Artikel bisa mendatangkan jamak manfaat bagi kita. Tidak hanya menambah pengetahuan, ia juga membuat aktif sel-sel di otak, mengasah kemampuan nalar, menambah wawasan dan perbendaharaan kosakata, serta secara tidak langsung akan mempengaruhi kecerdasan menulis/menyampaikan gagasan. Kecerdasan ini demikian pentingnya bagi seorang anak adam, sayangnya dipelajaran bahasa Indonesia dibangku sekolah hal ini kurang diperhatikan. Meskipun begitu –untungnya- kita tidak perlu khawatir sebab nyatanya negara kita punya banyak penulis artikel yang memiliki gaya khas tersendiri dalam menyampaikan gagasannya. Selain Pak DIS, sebut saja nama AS Laksana, M. Nuh, Pri Agung R., Rhenald Kasali, Hermawan Kartajaya, Anis Matta, Goenawan Muhamad, Mario Teguh, Ario Djatmiko, Adi W. Gunawan, Samuel Mulia, Bersihar Lubis, Alit susanto, dan seabrek nama lainnya yang bisa berlembar-lembar kalau dilanjutkan ditulis disini. Dan saya yakin nama muhsin budiono bisa jadi akan ikut tertulis kalau dilanjutkan. he..he
Tunggu sebentar -sebelum saya menutup tulisan ini- kalau dihubung-hubungkan dengan judul artikel ini, barangkali muncul pertanyaan : apakah Bu Karen pernah menulis artikel model yang dilakukan Pak DIS?. Terus terang selama berada di kolong langit ini -baik di Koran maupun di internet- saya belum pernah sekalipun membaca artikel tulisan Bu Karen. Jujur, sebenarnya saya rindu sekali membaca artikel tulisan Bu Karen. Agak iri rasanya dengan teman-teman di PLN ketika Pak DIS sewaktu belum menjabat Menteri (masih CEO PLN) menulis dengan rutin kisah perjuangan suka maupun duka beliau membenahi PLN. Ribuan pekerja PLN jadi melek dan mafhum kalau atasan-atasan mereka (baca : top manajemen) tengah getol berjuang memperbaiki kinerja PLN. Mereka semakin semangat bekerja dan bekerja. Bahkan ketika ada terobosan ‘bulan Mei tanpa SPD’ para pekerja PLN bisa menerima dan legowo karena mampu ‘berbuat sesuatu’ yang baik bagi perusahaan setrum tersebut. Pekerja level bawah sekalipun merasa berperan dalam transformasi PLN. Pada akhirnya ketika harus menerima tampuk jabatan Menteri BUMN artikel-artikel Pak DIS dibukukan menjadi sebuah buku berjudul ‘Dua Tangis dan Ribuan Tawa’. Kisah beliau ketika menjabat menjadi CEO terekam dengan baik. Abadi dalam sebuah buku.

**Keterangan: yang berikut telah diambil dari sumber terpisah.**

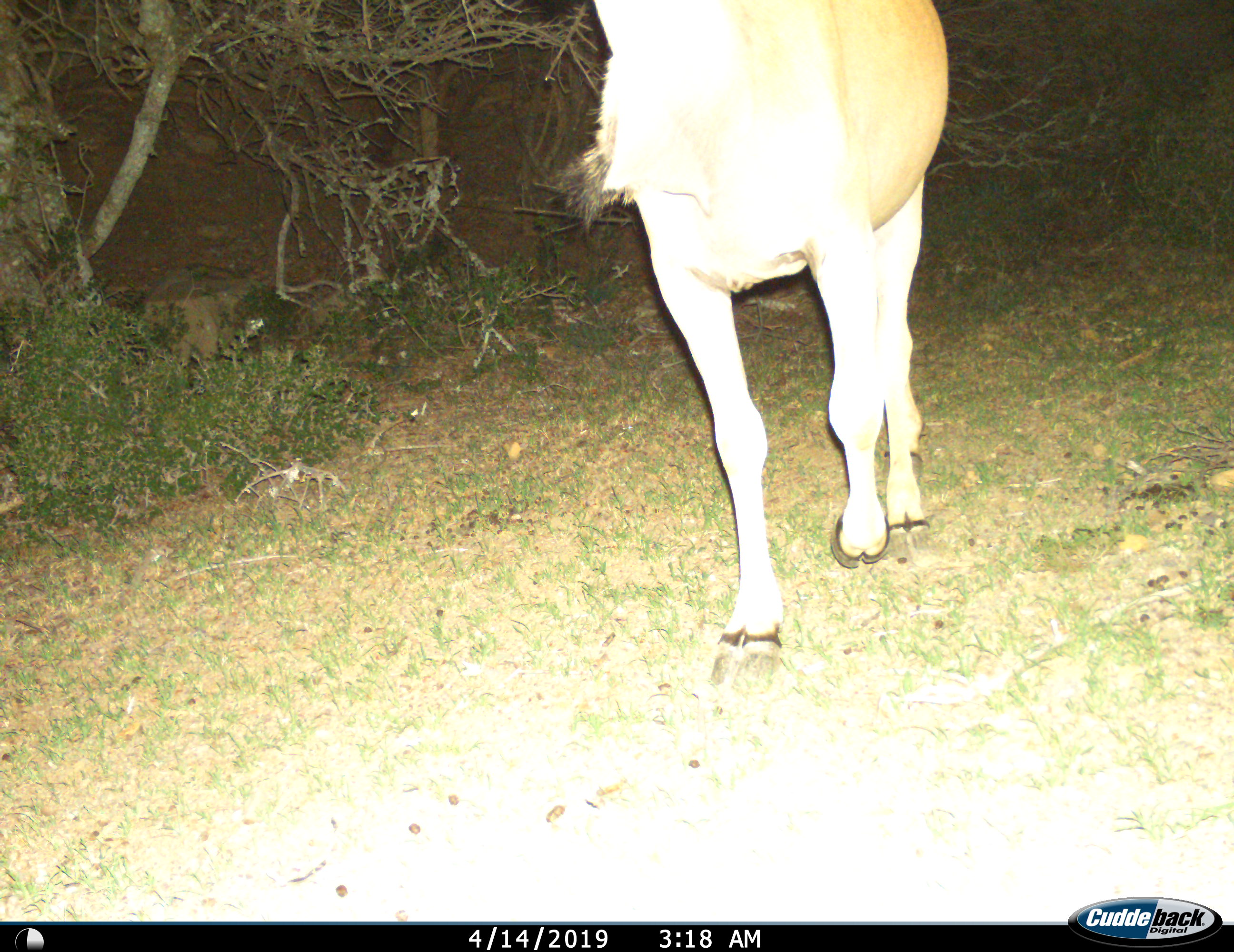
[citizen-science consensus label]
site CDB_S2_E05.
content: unidentified animal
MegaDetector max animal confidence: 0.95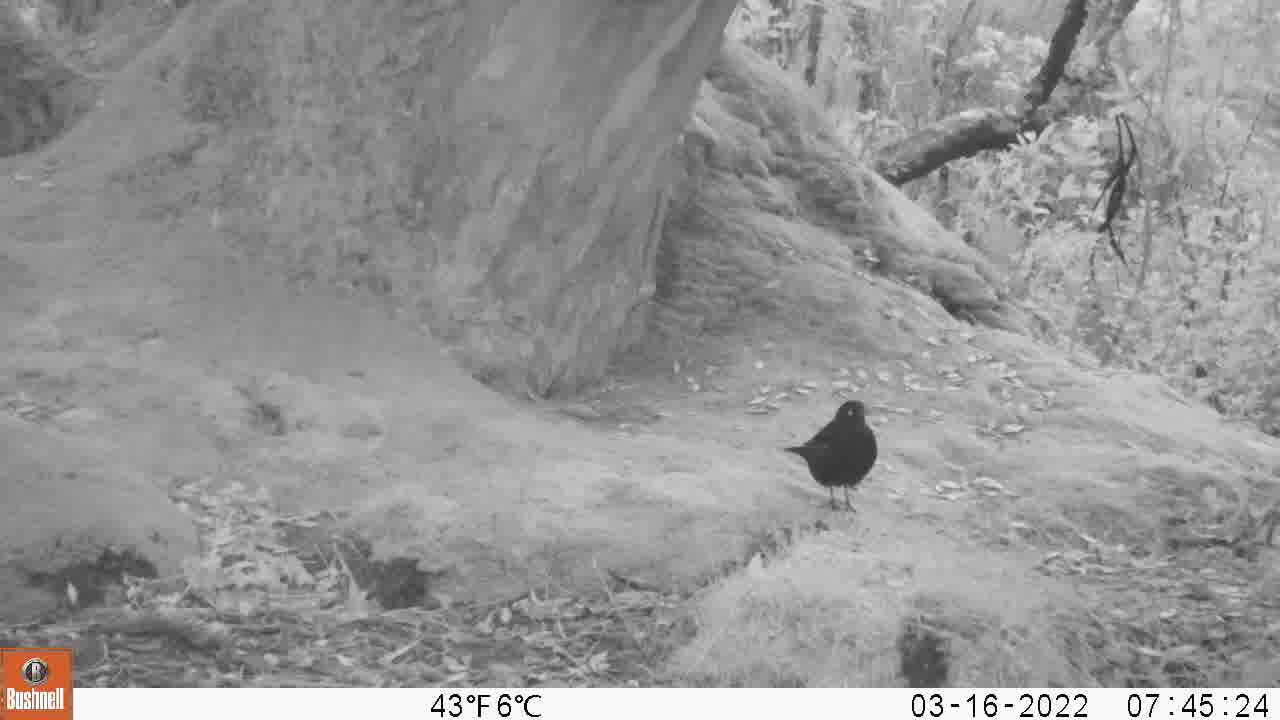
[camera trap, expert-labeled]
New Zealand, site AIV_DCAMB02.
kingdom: Animalia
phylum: Chordata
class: Aves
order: Passeriformes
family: Turdidae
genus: Turdus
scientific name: Turdus merula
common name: eurasian blackbird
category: blackbird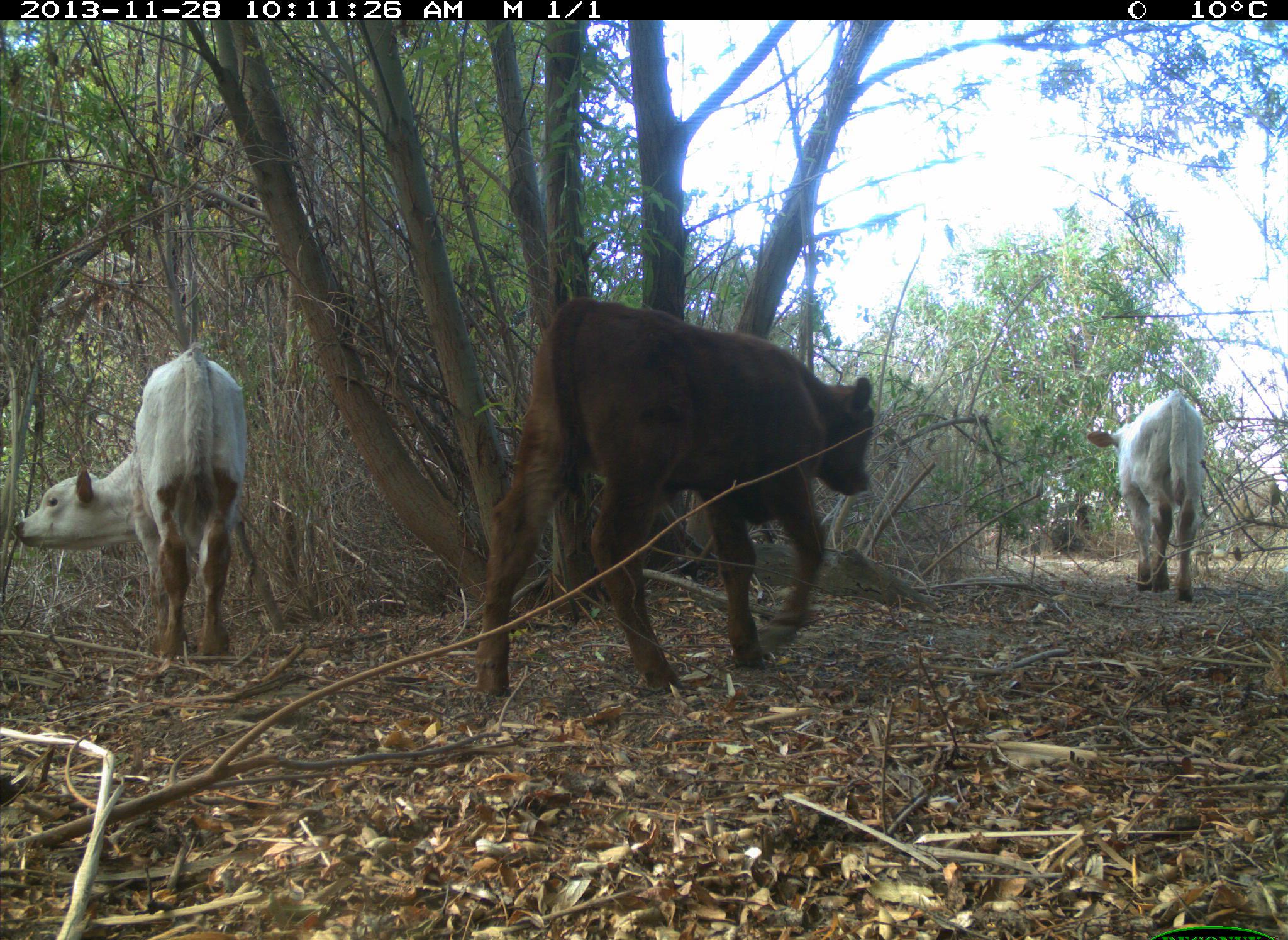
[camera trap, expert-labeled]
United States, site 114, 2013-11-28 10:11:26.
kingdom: Animalia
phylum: Chordata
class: Mammalia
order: Artiodactyla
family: Bovidae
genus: Bos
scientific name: Bos taurus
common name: cow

Ah, saya harap Bu Karen membaca artikel saya ini dan mau menulis satu artikel saja untuk seorang jongos macam saya. Atau bukan karena request saya ini, tapi menulis untuk ribuan karyawan Pertamina yang selama ini merindukan tulisan beliau. Anda tahu, konon ini hukum yang berlaku di muka bumi : “Jika anda meminta, anda diberi. Jika anda mencari, anda menemukan apa yang anda cari. Jika anda mengetuk pintu, anda dibukakan”. Lewat tulisan ini saya sudah ‘meminta’, dan saya yakin cepat atau lambat sayapun akan ‘diberi’. Semoga
Discussion
No comments yet.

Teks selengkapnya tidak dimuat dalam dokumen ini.